An Overdue Entry on Some Culinary Adventures

Marc and I like to experiment in the kitchen and given the exceptionally crappy weather in Seattle recently, we've been doing a lot of it. A friend of mine on Facebook responded to one of my statuses and complained that we make her hungry and jealous, which kind of reminded me that we're overdue on a 'home cooking' entry.

Some recent recipes include Cinnamon Basil Chicken, Osso Buco with Pine Nut Gremolata and the Dry Aged Ribeye (a favorite of our guests) - those recipes can be found here in a previous entry.

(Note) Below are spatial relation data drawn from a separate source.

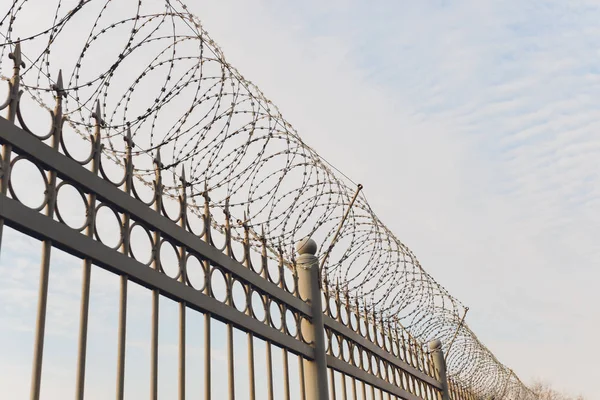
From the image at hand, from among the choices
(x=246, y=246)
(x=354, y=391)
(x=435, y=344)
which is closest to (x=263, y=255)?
(x=246, y=246)

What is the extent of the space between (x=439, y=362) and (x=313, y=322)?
14.3 ft

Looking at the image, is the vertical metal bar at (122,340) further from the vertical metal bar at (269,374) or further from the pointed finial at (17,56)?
the vertical metal bar at (269,374)

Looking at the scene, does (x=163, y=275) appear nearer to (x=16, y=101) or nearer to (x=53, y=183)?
(x=53, y=183)

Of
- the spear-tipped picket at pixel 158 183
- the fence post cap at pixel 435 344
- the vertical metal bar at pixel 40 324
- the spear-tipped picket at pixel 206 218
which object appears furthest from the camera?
the fence post cap at pixel 435 344

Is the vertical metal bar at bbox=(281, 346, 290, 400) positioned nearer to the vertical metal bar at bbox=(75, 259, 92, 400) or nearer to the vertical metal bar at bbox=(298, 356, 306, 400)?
Result: the vertical metal bar at bbox=(298, 356, 306, 400)

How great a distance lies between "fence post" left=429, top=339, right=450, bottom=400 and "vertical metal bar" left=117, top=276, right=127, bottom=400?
686cm

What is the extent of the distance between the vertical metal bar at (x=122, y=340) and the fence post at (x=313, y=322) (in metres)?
2.40

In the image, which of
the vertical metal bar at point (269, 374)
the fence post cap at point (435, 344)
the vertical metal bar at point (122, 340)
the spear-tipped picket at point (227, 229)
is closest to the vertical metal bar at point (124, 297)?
the vertical metal bar at point (122, 340)

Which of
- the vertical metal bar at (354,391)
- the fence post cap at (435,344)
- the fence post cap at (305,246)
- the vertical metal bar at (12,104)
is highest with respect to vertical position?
the fence post cap at (435,344)

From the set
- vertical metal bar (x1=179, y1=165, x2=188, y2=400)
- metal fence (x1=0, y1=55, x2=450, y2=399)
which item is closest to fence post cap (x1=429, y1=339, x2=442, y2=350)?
metal fence (x1=0, y1=55, x2=450, y2=399)

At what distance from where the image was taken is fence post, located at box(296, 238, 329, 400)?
6.17m

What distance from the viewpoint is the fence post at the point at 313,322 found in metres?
6.17

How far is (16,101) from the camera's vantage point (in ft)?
12.2

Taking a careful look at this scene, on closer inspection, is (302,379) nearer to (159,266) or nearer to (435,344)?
(159,266)
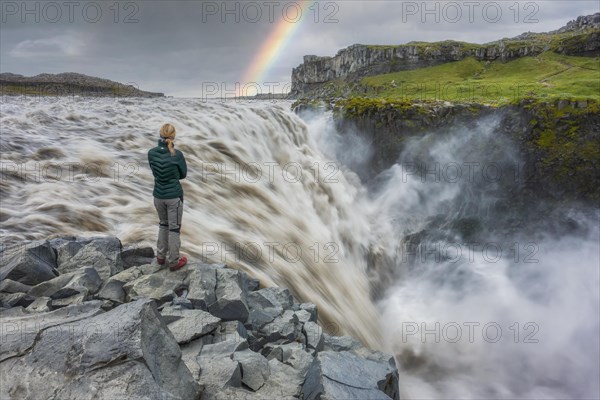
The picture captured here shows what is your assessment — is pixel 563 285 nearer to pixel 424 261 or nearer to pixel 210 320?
pixel 424 261

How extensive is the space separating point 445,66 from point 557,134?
2933 inches

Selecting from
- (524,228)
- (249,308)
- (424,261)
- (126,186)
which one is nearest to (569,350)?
(424,261)

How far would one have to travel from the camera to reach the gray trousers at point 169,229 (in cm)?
797

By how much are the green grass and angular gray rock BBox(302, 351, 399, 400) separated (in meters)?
27.1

We served Savory Potato Gratin from The Herbal Kitchen by Jerry Traunfeld with the osso buco. Even though I like Danny Meyer's version known as Creamy Potato-Gruyere Gratin, I happened to like Chef Traunfeld's version better because it wasn't as heavy.

Another dish that we just made this week is Roast Chicken with Pancetta recipe in the most recent edition of Gourmet magazine. From the same edition, we also made Braised Cannellini Beans with Garlic, Marjoram, and Oregano - scroll down (you need to register on Gourmet's website - it's free - to get this recipe). I substitued in flageolet beans for the cannellinis to make this work and added in a little bit of mascarpone cheese to make this a bit creamier. Good stuff and both recipes are shown in the picture on the left.

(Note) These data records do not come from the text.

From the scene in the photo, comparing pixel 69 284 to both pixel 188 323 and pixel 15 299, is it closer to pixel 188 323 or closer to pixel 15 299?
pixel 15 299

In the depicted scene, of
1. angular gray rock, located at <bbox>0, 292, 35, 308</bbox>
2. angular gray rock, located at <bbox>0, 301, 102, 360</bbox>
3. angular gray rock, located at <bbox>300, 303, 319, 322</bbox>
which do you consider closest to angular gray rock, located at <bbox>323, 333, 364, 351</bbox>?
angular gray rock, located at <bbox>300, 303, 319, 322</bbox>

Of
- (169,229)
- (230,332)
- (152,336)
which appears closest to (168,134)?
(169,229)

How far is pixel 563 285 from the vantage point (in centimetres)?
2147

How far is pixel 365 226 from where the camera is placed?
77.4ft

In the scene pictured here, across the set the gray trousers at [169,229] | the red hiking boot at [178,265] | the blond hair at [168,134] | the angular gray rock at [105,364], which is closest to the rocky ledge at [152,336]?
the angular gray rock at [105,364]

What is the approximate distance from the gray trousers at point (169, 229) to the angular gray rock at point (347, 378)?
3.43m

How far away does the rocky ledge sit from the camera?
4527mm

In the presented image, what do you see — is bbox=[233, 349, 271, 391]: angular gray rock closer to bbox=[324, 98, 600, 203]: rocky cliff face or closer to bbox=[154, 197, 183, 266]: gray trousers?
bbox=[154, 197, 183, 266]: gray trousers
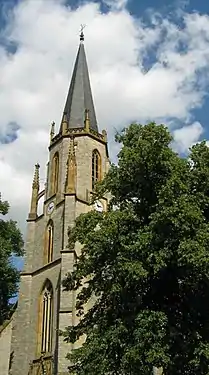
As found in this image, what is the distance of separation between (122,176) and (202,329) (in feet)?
18.9

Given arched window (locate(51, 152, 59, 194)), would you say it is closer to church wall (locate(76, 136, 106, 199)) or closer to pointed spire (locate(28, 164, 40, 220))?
pointed spire (locate(28, 164, 40, 220))

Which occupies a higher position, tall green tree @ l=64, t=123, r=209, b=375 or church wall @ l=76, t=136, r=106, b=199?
church wall @ l=76, t=136, r=106, b=199

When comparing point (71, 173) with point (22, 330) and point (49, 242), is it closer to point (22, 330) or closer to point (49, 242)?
point (49, 242)

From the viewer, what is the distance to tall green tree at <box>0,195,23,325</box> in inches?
1210

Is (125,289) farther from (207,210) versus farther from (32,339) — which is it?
(32,339)

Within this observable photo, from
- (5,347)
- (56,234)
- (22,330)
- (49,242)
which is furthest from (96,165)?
(5,347)

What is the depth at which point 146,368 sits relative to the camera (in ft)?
54.0

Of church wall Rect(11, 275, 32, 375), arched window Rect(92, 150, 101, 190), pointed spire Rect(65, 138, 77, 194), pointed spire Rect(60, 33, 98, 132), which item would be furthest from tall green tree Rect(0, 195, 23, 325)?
pointed spire Rect(60, 33, 98, 132)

We also made some homemade pizza that I'll let Marc talk about in terms of the dough, but I like to top mine with pancetta (bacon makes everything better), shitake mushrooms, spinach, and some of my Sottocenere al Tartufo. We've done a hybrid lasagna that does a little combo of Marc's favored lasagna recipe vs. my favorite lasagna recipe. More goodness to come out of the kitchen.

We've been busy conjuring up pairing ideas for our 2006 Purple Teeth Cellars Eaglepoint Ranch Petite Sirah. So far, we have two outstanding pairings that you should check out including a Pan-Seared Duck with Plum Sauce and Creamy Mascarpone Polenta recipe (pictured on right), as well as a Braised Short Ribs with Cocoa Powder, Assorted Spices and Scallions recipe.

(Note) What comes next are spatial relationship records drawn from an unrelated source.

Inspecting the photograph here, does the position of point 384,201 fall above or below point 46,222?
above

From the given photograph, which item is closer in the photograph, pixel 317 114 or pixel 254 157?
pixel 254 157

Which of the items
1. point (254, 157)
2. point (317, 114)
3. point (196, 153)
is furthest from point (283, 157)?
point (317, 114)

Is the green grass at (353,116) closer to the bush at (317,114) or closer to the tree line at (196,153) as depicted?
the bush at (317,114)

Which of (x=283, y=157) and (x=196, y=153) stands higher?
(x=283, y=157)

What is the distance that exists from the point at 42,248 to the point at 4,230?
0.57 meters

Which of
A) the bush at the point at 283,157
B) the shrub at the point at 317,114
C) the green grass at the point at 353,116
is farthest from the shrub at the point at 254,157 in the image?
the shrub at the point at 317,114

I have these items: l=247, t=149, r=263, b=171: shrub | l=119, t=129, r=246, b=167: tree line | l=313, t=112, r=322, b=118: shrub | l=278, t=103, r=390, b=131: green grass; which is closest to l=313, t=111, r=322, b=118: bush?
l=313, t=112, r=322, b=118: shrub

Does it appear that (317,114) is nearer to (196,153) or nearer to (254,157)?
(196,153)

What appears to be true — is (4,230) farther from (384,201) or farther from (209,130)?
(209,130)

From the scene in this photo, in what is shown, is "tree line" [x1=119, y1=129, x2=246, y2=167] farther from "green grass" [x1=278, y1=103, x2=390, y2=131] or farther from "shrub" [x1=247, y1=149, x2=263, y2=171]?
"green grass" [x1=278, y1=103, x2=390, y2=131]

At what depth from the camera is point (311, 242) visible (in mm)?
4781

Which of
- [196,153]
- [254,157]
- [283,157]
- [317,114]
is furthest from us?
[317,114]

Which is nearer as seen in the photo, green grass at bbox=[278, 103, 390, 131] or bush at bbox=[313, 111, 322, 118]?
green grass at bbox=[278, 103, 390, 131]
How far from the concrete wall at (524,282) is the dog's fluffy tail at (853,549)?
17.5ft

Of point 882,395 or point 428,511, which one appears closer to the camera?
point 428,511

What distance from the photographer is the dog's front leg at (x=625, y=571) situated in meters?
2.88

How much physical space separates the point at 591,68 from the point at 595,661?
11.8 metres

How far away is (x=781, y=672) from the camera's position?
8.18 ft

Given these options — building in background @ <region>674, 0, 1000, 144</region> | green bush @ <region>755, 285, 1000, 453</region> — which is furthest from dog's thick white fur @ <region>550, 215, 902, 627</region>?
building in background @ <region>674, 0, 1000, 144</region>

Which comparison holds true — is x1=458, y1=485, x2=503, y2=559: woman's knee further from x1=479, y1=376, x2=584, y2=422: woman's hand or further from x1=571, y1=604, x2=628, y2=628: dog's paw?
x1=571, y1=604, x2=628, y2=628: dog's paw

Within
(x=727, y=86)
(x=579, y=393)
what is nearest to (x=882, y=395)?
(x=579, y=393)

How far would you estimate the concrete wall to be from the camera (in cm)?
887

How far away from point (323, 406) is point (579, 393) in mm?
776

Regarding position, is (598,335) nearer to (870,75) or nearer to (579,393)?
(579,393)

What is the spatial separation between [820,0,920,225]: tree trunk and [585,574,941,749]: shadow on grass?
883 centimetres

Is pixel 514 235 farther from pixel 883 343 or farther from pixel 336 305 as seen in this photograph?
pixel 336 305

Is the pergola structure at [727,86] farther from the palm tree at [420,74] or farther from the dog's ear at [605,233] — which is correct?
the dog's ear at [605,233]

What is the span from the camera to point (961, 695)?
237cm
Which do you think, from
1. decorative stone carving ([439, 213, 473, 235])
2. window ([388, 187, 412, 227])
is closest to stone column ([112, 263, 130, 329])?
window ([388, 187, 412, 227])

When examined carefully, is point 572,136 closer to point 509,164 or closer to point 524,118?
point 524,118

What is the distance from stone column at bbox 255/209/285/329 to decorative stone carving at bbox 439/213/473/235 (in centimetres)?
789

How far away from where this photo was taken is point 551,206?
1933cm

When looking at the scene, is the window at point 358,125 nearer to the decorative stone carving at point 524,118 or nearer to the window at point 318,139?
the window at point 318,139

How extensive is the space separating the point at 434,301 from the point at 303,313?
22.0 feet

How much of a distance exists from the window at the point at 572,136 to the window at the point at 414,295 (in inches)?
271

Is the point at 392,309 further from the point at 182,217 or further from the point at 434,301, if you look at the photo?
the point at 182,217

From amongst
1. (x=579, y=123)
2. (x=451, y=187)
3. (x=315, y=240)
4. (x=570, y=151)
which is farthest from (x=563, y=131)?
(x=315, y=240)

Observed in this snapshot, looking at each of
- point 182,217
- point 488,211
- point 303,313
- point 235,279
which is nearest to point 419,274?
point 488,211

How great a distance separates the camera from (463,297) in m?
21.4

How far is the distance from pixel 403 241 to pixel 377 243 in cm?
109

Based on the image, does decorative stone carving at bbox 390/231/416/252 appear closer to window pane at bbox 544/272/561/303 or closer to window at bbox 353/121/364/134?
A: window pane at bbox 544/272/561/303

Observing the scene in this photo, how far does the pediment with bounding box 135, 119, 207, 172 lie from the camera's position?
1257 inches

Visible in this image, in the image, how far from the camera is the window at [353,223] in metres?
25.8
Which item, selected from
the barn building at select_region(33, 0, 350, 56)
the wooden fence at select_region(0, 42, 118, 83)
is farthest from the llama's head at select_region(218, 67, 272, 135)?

Let's see... what else have we been cooking? Oh yes, the French Onion Soup from Tyler Florence's cookbook - Tyler's Ultimate. And from the same cookbook - the Ultimate Spinach Salad, which is quickly becoming a mainstay recipe in our kitchen.

Marc got us this awesome cookbook, which focuses on food pairings with Washington State wines - Cooking with the Wines of Washington. One recipe we tried recently, which Marc thought was awesome was the Fort Walla Walla Cellars Sweet and Sour Pork Ribs. If you want the recipe, just ping me - it was really simple, but really, really tasty!

On a recent plane ride, I picked up an issue of Saveur and decided to make a Hanger Steak with Bordelaise Sauce based on this recipe. Liked that. The Butternut Squash Puree that I attempted - hmmm.... not one of my better efforts. But Marc's efforts around the Herb Gnocchi from Thomas Keller's Bouchon cookbook led to great results.

So there you have it. Lots of cooking going on in the kitchen here in Seattle. Most of it successful, too! And of course, we have been drinking some great wine to go with these dishes. I think I'll have to recap that in another entry.